When Kodak came up with Kodachrome, it took a new approach to capturing color, using a subtractive color method. A version was marketed as early as 1915 but this rendition is based on the 35mm emulsion released in 1936.

It's not a bed rendering of the scene, the color recognizable and not false, if a little subdued.


Unlike the Kodachrome tri-pack process, the color couplers in Agfacolor Neue were built into the emulsion layers, which simplified film processing. Modern color films avoided the Kodachrome approach in favor of Agfacolor's.

The color is not accurate in this rendering but it also appears to have been aged.


Kodak's development of Kodacolor in 1942 brought us the first color negative film for making color prints. There have been a lot of variations in the emulsion, all with their own names, over the years. You've probably used a few of them yourself.

Here, we've used Alien Skin's faded Kodacolor to show how the prints would appear now.

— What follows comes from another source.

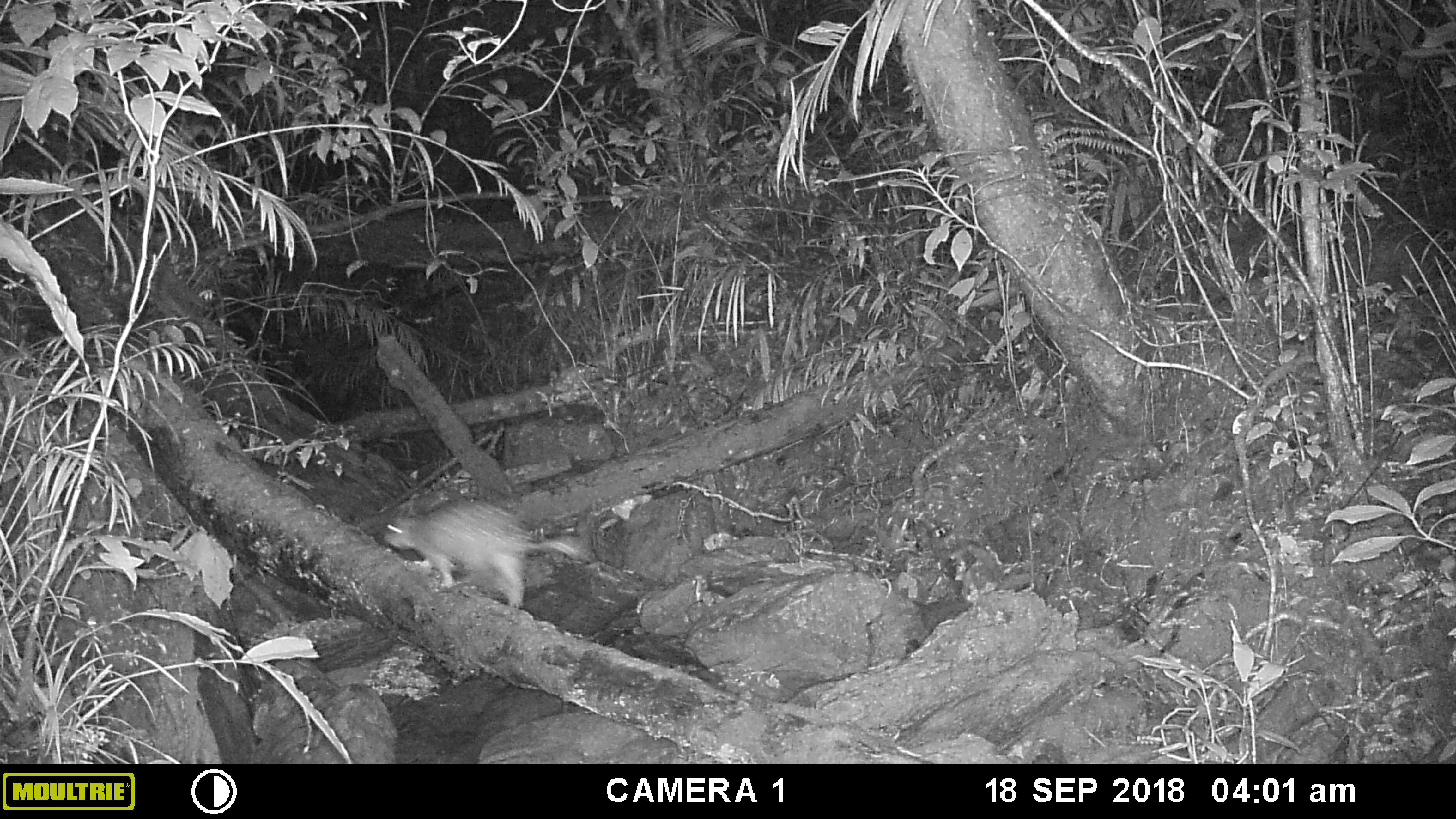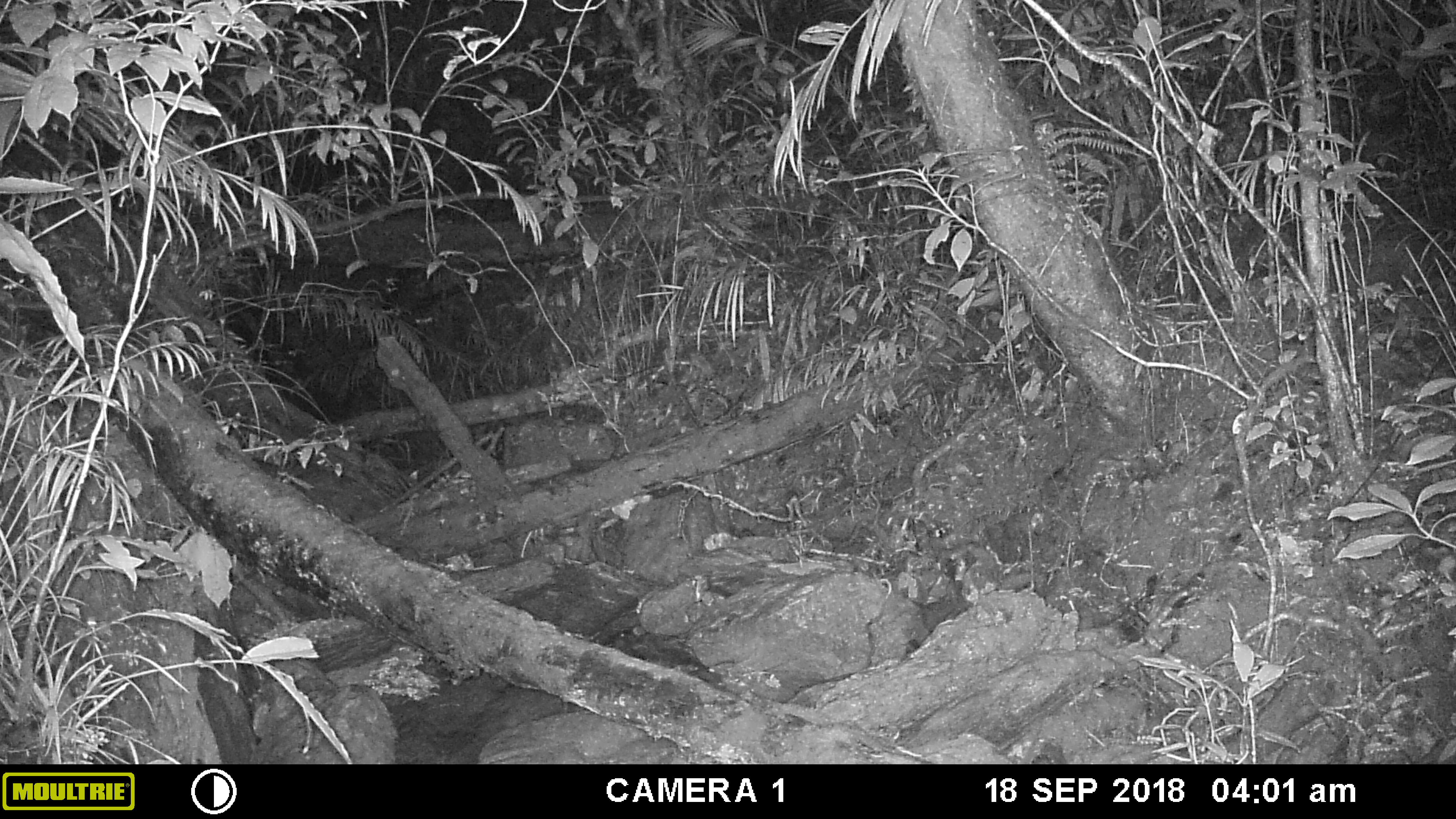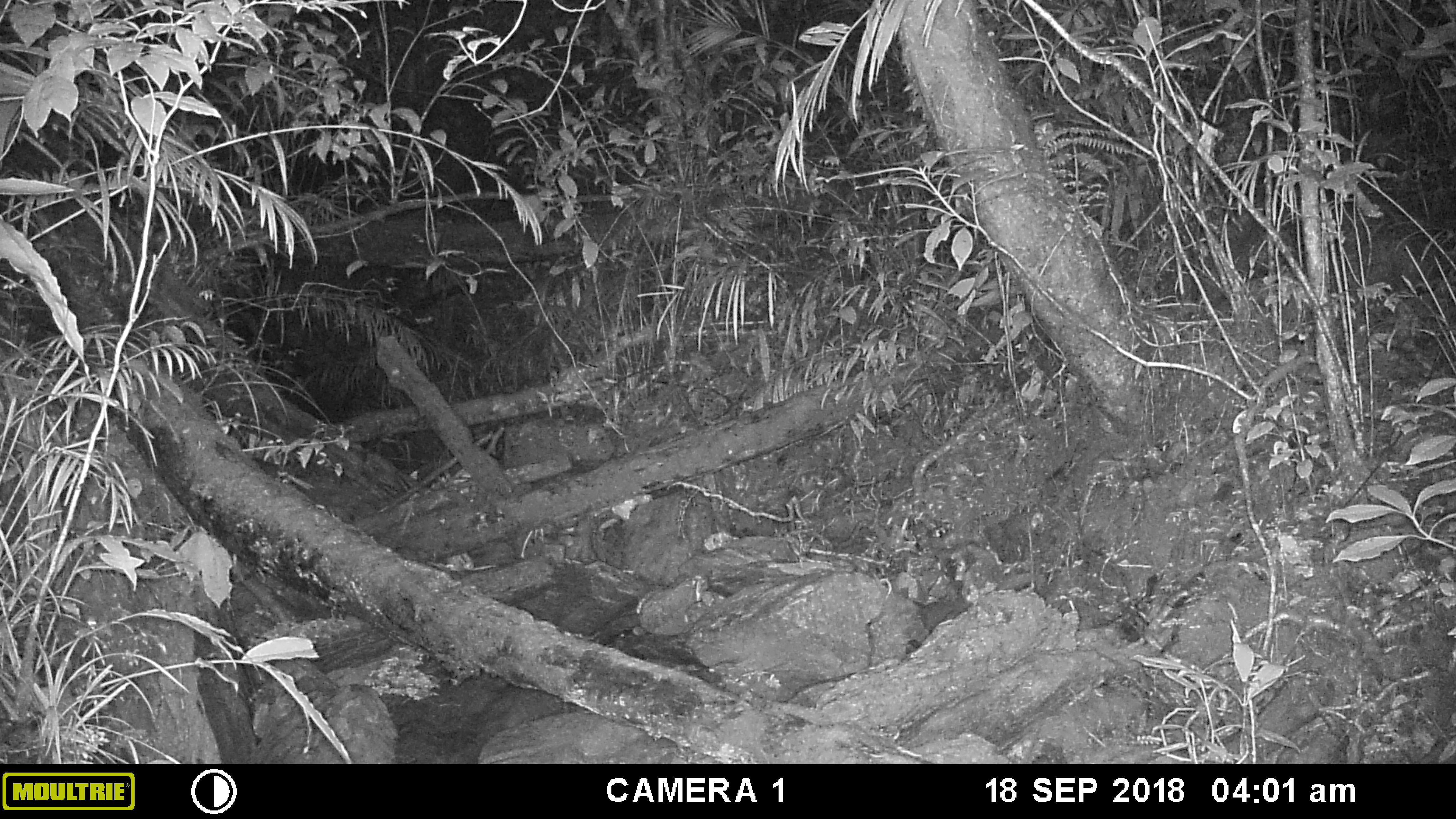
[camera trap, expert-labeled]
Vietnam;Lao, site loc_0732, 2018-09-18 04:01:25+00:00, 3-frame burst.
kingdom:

When Kodachrome II came out in 1961, it delivered a much more accurate color palatte. In fact, it's a lot like the base digital rendering.

That's certainly reflected in this version.


Polaroid had developed an instant film long before this SX-70 emulsion, but the process was tricky, requiring the photographer to pull the image pack from the camera, time the development, peel the developer sheet off cleanly and coat the final image.

The SX-70 film was ejected automatically from the camera and developed quickly without any residue or coating required.

Here we've applied a simple white border, much as you would have seen on an SX-70 print but the aspect ratio is our modern 16:9 to facilitate comparison.


We found Exposure 6's rollover help a great help in picking suitable emulsions for our historical recreations. But we were able to go even further in aging our image with Exposure 6's papers and borders.

We could have distressed the images (and did distress the first image as an example) but mainly we restricted our special effects to fading.

After looking at these for a few weeks, we think they're pretty convincing. You can age a photo with Exposure 6. Not only that, but it's a lot of fun, too.